Aligning a number of legal acts with the TFEU (Article 290, Commission delegated powers)

2013/0218(COD)

The Committee on Legal Affairs adopted the report by József SZÁJER (EPP, HU) on the proposal for a regulation of the European Parliament and of the Council adapting to Article 290 of the Treaty on the Functioning of the European Union a number of legal acts providing for the use of the regulatory procedure with scrutiny (RPS).

At the time of adopting Regulation (EU) No 182/2011 of the European Parliament and of the Council on comitology, the Commission undertook to assess by the end of 2012 the legislative acts containing references to RPS that remained in force, in order to prepare the appropriate legislative initiatives to complete the adaptation to the new legal framework. The overall objective was that, by the end of the 7th term of the Parliament, all provisions referring to the regulatory procedure with scrutiny would have been removed from all legislative instruments.

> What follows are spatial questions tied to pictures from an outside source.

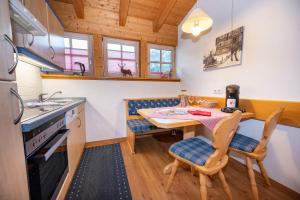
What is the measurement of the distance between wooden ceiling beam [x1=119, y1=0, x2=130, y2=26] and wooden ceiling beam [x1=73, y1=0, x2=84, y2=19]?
0.66 m

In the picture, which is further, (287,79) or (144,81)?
(144,81)

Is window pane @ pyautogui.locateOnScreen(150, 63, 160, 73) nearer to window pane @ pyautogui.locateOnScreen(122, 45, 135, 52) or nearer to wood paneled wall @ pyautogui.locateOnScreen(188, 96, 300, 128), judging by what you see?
window pane @ pyautogui.locateOnScreen(122, 45, 135, 52)

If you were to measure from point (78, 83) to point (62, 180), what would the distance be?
1.67 metres

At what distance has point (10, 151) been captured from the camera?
0.58m

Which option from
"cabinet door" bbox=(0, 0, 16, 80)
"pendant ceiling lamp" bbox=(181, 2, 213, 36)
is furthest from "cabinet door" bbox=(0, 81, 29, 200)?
"pendant ceiling lamp" bbox=(181, 2, 213, 36)

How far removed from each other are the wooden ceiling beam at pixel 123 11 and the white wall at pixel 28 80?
171 cm

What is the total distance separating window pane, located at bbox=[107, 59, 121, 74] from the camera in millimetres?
2793

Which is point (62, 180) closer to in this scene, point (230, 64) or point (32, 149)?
point (32, 149)

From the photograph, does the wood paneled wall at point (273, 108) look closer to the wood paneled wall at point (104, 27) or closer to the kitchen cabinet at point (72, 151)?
the wood paneled wall at point (104, 27)

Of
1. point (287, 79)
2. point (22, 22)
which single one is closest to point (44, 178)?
point (22, 22)

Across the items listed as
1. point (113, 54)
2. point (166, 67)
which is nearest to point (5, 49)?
point (113, 54)

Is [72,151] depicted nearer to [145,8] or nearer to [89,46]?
[89,46]

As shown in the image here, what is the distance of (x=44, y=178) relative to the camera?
84 centimetres

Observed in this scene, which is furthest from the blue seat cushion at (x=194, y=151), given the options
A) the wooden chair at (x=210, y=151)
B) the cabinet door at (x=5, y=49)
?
the cabinet door at (x=5, y=49)
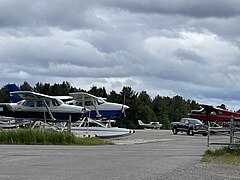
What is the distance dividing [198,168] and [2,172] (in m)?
5.64

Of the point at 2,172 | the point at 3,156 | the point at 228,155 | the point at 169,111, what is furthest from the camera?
the point at 169,111

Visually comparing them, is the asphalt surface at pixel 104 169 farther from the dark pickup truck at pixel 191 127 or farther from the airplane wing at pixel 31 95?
the dark pickup truck at pixel 191 127

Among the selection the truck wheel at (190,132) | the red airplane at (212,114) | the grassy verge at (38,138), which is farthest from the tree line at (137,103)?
the grassy verge at (38,138)

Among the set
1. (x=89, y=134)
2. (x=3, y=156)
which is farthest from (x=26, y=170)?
(x=89, y=134)

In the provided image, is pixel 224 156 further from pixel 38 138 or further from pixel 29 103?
pixel 29 103

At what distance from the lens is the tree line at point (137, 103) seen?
11162cm

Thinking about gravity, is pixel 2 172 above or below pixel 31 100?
below

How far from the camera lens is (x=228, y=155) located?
23.4 m

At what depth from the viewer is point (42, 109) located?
2156 inches

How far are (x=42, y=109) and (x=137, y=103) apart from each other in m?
58.7

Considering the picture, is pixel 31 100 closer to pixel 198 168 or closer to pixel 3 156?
pixel 3 156

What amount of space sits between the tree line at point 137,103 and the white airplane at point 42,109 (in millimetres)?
42560

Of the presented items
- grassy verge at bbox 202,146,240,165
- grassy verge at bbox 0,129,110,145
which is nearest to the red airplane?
grassy verge at bbox 0,129,110,145

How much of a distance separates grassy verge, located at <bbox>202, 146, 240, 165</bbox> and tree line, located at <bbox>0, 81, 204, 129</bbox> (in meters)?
73.3
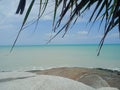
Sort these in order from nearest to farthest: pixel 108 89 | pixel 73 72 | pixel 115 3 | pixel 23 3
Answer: pixel 23 3, pixel 115 3, pixel 108 89, pixel 73 72

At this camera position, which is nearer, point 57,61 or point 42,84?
point 42,84

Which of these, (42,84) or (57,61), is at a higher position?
(42,84)

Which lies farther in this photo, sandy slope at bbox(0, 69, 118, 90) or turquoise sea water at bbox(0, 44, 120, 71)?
turquoise sea water at bbox(0, 44, 120, 71)

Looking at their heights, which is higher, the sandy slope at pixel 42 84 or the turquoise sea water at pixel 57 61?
the sandy slope at pixel 42 84

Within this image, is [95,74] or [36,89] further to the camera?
[95,74]

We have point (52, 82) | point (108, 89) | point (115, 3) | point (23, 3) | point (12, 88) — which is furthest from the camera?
point (108, 89)

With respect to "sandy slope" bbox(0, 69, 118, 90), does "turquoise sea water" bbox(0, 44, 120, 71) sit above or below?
below

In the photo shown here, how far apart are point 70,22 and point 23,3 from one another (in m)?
0.24

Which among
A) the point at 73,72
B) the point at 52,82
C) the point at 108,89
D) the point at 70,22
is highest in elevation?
the point at 70,22

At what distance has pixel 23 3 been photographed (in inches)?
39.7

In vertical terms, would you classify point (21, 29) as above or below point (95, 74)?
above

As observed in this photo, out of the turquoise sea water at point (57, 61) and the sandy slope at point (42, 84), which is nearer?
the sandy slope at point (42, 84)

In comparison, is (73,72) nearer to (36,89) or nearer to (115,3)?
(36,89)

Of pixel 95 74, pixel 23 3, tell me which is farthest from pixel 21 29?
pixel 95 74
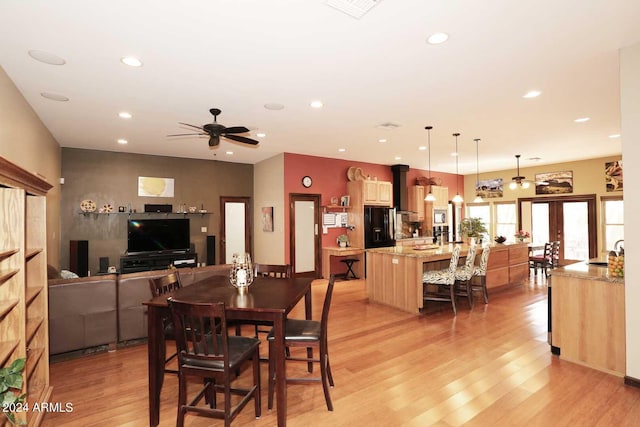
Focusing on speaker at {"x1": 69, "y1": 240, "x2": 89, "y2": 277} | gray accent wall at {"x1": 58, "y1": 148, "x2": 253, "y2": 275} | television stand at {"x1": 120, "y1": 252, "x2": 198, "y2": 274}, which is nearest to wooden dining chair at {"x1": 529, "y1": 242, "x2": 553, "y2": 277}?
gray accent wall at {"x1": 58, "y1": 148, "x2": 253, "y2": 275}

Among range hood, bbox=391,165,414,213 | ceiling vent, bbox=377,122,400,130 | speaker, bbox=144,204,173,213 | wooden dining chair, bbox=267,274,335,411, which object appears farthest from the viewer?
range hood, bbox=391,165,414,213

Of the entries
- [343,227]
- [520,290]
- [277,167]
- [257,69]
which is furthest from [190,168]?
[520,290]

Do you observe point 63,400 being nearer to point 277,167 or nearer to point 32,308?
point 32,308

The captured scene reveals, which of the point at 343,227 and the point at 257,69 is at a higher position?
the point at 257,69

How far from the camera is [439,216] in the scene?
1004 cm

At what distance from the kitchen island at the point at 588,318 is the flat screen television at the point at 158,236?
22.5 ft

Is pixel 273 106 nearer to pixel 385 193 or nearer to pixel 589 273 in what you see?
pixel 589 273

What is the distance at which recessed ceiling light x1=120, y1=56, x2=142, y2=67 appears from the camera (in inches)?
117

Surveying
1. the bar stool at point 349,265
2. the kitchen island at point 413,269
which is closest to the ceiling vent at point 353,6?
the kitchen island at point 413,269

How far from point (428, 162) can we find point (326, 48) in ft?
21.6

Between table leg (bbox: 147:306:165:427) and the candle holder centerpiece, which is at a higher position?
the candle holder centerpiece

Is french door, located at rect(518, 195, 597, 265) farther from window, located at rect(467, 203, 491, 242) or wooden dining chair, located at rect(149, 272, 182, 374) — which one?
wooden dining chair, located at rect(149, 272, 182, 374)

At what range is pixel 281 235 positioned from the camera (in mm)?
7273

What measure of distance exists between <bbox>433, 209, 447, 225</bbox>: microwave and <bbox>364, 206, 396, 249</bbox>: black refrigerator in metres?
2.15
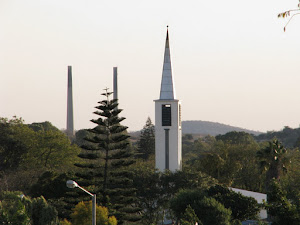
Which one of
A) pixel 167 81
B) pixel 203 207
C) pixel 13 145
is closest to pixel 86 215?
pixel 203 207

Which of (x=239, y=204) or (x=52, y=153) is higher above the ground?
(x=52, y=153)

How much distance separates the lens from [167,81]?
66.7 m

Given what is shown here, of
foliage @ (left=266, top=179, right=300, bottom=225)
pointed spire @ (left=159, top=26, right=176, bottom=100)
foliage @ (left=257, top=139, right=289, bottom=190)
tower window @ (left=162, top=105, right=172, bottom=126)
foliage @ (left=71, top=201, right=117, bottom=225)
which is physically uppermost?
pointed spire @ (left=159, top=26, right=176, bottom=100)

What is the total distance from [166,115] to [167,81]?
12.1ft

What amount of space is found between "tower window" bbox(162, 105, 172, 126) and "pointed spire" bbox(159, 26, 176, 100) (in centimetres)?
112

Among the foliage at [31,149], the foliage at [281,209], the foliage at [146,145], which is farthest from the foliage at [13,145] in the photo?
the foliage at [281,209]

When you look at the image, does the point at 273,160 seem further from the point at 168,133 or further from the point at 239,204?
the point at 168,133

In keeping with that statement and further to the screening of existing legislation, the Commission put forward three proposals for a regulation adapting to Article 290 TFEU a number of legal acts providing for the use of the regulatory procedure with scrutiny (RPS). (Please see 2013/0220(COD) and 2013/0365(COD)).

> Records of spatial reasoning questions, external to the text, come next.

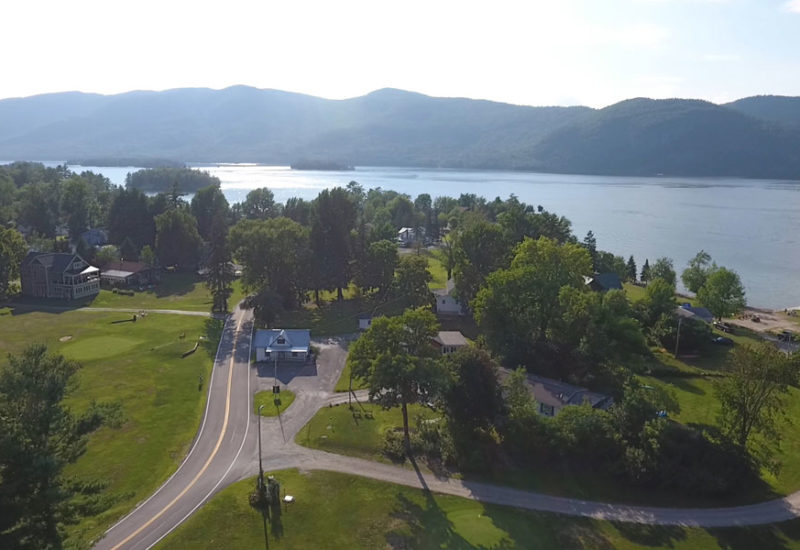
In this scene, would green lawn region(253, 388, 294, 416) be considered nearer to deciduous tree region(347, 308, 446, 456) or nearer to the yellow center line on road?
the yellow center line on road

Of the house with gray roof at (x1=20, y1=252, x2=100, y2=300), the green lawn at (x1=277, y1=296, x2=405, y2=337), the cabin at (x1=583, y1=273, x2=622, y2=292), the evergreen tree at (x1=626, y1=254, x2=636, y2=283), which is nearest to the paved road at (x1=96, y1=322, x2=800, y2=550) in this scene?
the green lawn at (x1=277, y1=296, x2=405, y2=337)

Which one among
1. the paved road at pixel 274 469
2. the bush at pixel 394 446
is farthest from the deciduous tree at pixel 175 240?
the bush at pixel 394 446

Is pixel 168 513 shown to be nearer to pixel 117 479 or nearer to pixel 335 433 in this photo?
pixel 117 479

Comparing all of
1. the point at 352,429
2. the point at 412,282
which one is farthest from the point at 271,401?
the point at 412,282

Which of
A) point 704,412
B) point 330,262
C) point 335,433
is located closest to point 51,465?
point 335,433

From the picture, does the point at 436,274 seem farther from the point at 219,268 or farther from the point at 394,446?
the point at 394,446

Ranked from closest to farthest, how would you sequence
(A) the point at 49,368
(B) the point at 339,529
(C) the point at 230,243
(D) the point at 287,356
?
A: 1. (A) the point at 49,368
2. (B) the point at 339,529
3. (D) the point at 287,356
4. (C) the point at 230,243
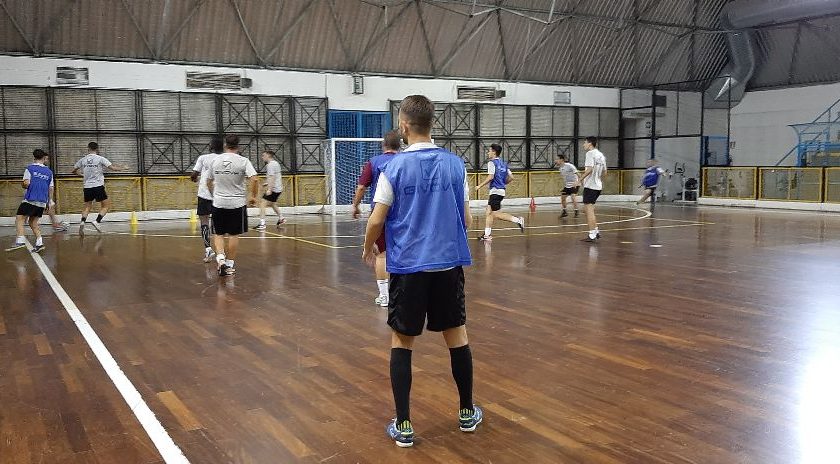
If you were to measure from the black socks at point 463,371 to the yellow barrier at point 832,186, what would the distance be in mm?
22577

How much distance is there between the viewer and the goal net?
2394cm

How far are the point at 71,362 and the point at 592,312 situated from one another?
15.4 feet

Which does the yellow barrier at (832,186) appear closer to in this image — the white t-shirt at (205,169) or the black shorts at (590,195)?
the black shorts at (590,195)

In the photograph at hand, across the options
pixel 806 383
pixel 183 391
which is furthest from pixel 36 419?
pixel 806 383

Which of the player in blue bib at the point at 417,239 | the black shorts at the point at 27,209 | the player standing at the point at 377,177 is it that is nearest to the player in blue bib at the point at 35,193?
the black shorts at the point at 27,209

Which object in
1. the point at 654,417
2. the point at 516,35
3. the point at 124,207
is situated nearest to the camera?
the point at 654,417

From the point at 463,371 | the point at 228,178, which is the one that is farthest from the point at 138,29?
the point at 463,371

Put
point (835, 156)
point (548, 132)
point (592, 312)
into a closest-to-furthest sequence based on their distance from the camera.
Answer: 1. point (592, 312)
2. point (835, 156)
3. point (548, 132)

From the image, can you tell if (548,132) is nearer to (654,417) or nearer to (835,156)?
(835,156)

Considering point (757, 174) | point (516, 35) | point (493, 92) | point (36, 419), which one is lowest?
point (36, 419)

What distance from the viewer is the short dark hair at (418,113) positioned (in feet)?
12.9

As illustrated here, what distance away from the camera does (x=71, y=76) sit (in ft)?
67.2

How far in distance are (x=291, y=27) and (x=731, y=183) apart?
15893 mm

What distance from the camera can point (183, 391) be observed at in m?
4.90
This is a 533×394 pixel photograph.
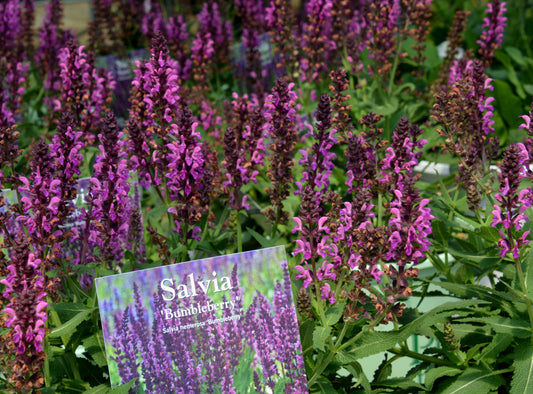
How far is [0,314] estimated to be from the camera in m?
2.26

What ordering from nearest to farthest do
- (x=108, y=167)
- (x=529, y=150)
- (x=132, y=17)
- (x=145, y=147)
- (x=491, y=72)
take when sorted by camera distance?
1. (x=108, y=167)
2. (x=529, y=150)
3. (x=145, y=147)
4. (x=491, y=72)
5. (x=132, y=17)

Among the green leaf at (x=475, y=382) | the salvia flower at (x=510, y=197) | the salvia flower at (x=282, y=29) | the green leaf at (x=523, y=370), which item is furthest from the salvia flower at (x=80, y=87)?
the green leaf at (x=523, y=370)

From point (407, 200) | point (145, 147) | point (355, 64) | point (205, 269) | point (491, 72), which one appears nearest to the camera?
point (407, 200)

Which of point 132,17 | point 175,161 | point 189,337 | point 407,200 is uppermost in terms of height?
point 132,17

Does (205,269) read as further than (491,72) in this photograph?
No

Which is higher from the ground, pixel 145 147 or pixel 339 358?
pixel 145 147

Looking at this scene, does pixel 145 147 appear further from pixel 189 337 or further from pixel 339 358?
pixel 339 358

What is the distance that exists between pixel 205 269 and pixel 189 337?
0.75 feet

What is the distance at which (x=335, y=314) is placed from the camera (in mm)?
2232

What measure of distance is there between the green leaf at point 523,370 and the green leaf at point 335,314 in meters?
0.68

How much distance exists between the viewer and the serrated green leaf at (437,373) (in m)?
2.46

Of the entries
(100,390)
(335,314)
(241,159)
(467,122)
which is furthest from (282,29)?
(100,390)

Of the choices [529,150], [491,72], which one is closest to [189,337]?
[529,150]

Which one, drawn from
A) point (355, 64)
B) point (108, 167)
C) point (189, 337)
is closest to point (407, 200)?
point (189, 337)
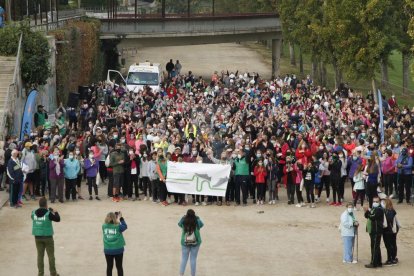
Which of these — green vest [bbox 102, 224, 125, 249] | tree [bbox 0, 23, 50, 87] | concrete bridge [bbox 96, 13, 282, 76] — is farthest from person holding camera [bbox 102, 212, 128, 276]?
concrete bridge [bbox 96, 13, 282, 76]

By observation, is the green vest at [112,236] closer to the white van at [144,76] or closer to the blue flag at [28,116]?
the blue flag at [28,116]

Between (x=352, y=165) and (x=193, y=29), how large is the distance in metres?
43.2

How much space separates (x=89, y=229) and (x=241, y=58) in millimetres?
65089

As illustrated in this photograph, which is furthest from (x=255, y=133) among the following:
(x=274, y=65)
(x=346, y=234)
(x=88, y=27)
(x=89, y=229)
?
(x=274, y=65)

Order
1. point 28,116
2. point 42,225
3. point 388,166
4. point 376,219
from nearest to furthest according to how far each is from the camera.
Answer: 1. point 42,225
2. point 376,219
3. point 388,166
4. point 28,116

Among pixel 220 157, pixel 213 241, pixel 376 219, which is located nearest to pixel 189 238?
pixel 376 219

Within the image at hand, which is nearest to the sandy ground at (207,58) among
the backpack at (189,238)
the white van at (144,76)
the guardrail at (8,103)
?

This report is related to a proposal covering 160 legislative acts in various policy areas. The Rapporteur proposed to the relevant committees that the three proposals should be regarded as a package, subject to the same timetable and adopted as soon as possible, so that the alignment exercise can be completed, ideally, by the end of the current legislative term. The report contains a limited number of amendments that were suggested by the specialised committees in their opinions.

The committee’s amendments propose that the power to adopt delegated acts should be conferred on the Commission for a period of five years from the date of entry into force of the regulation (and not for an indeterminate period). The delegation of power shall be tacitly extended for periods of an identical duration, unless the European Parliament or the Council opposes such extension not later than three months before the end of each period.

Owing to the highly technical and complex nature of the delegated acts in the remit of the Committee on Economic and Monetary Affairs, the report proposes that the time limit for objections to the act should be three months, extendable by a further three months at the initiative of the European Parliament or of the Council.